··· SUPPLIED RECORDS
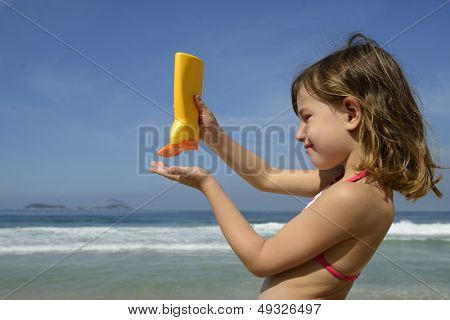 Child applying sunscreen lotion on the beach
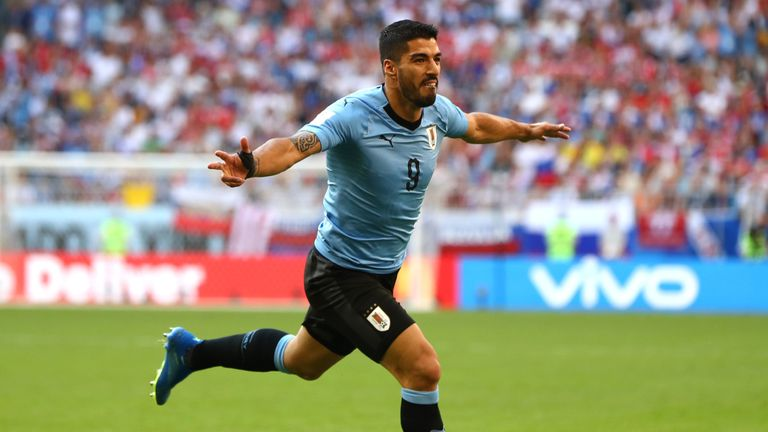 Luis Suarez celebrates his goal early in the first-half against Russia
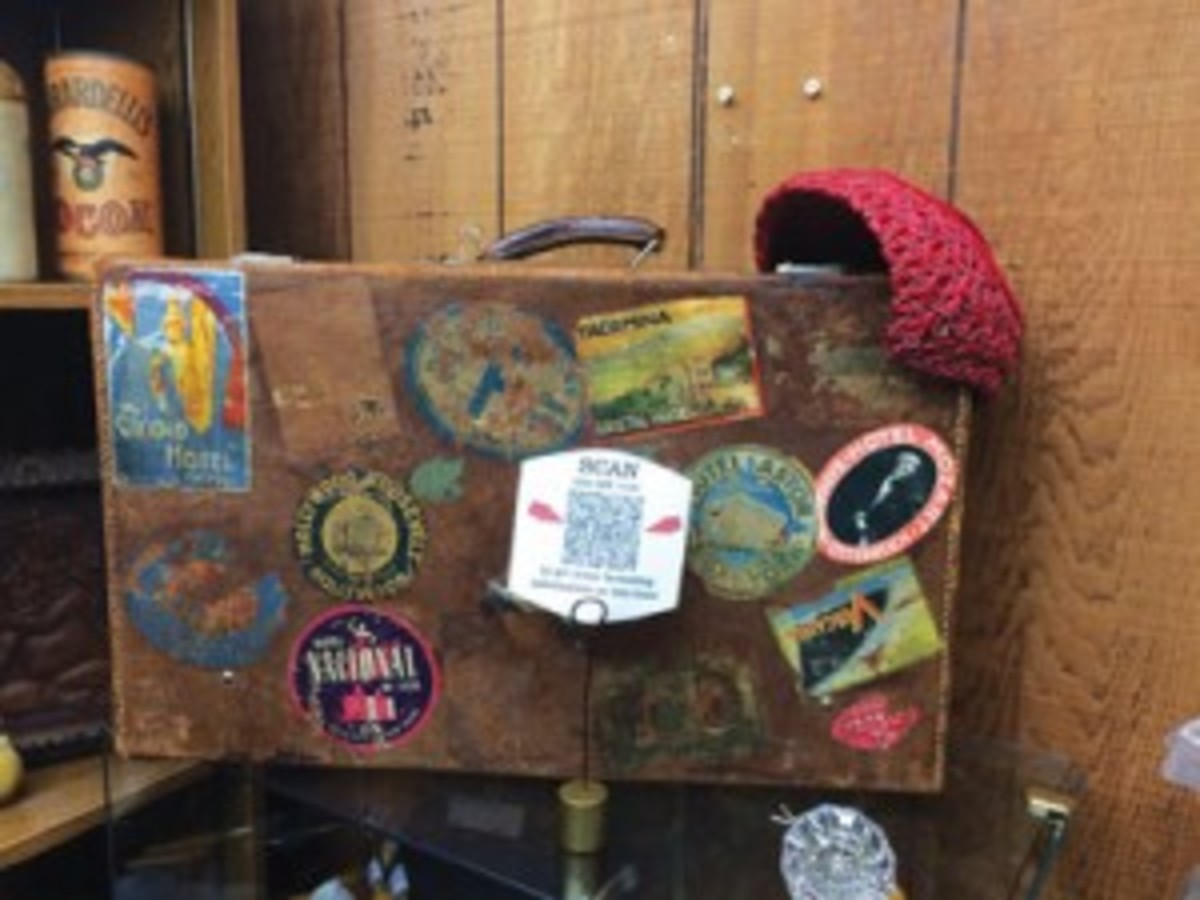 Above, the history and the character of pieces, like this circa 1930 Migato suitcase, are easily shared with the use of QR codes – shown in front of the suitcase. Photo courtesy Nostalgia Palace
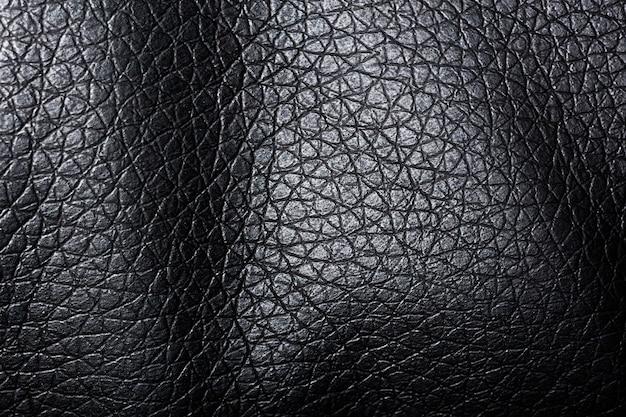 Formas onduladas de textura de tecido preto escuro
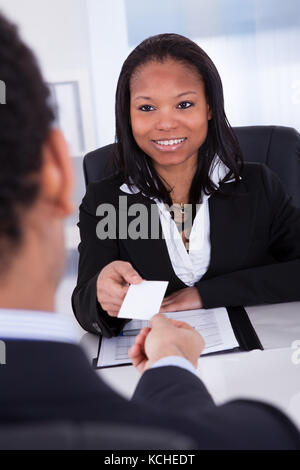 Businesswoman Offering Visiting Card To Man In Office - Stock Photo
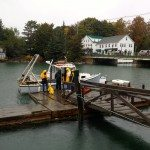 A boat on the water, dog with her full rain gear. Damariscotta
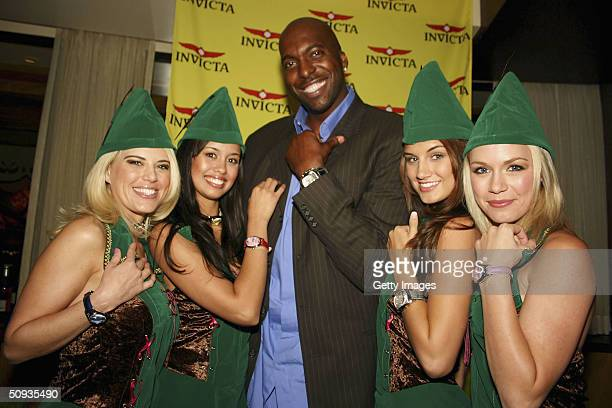 Best Agencey models Amy Miller Rachael Mortensen Andrea Tiede and Rachelle Leah pose with their Invicta watches with former NBA star John Salley on...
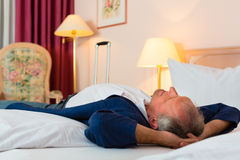 Senior man lying on the bed in the hotel room Stock Photos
······
**WHAT IS EXPECTED**
An exact copy of the lines above from the one with "Luis Suarez celebrates" up to and including the one with "Above, the history" is required; reproduce only those lines, omitting all pictures.

**WRITTEN SOLUTION**
 Luis Suarez celebrates his goal early in the first-half against Russia
 Above, the history and the character of pieces, like this circa 1930 Migato suitcase, are easily shared with the use of QR codes – shown in front of the suitcase. Photo courtesy Nostalgia Palace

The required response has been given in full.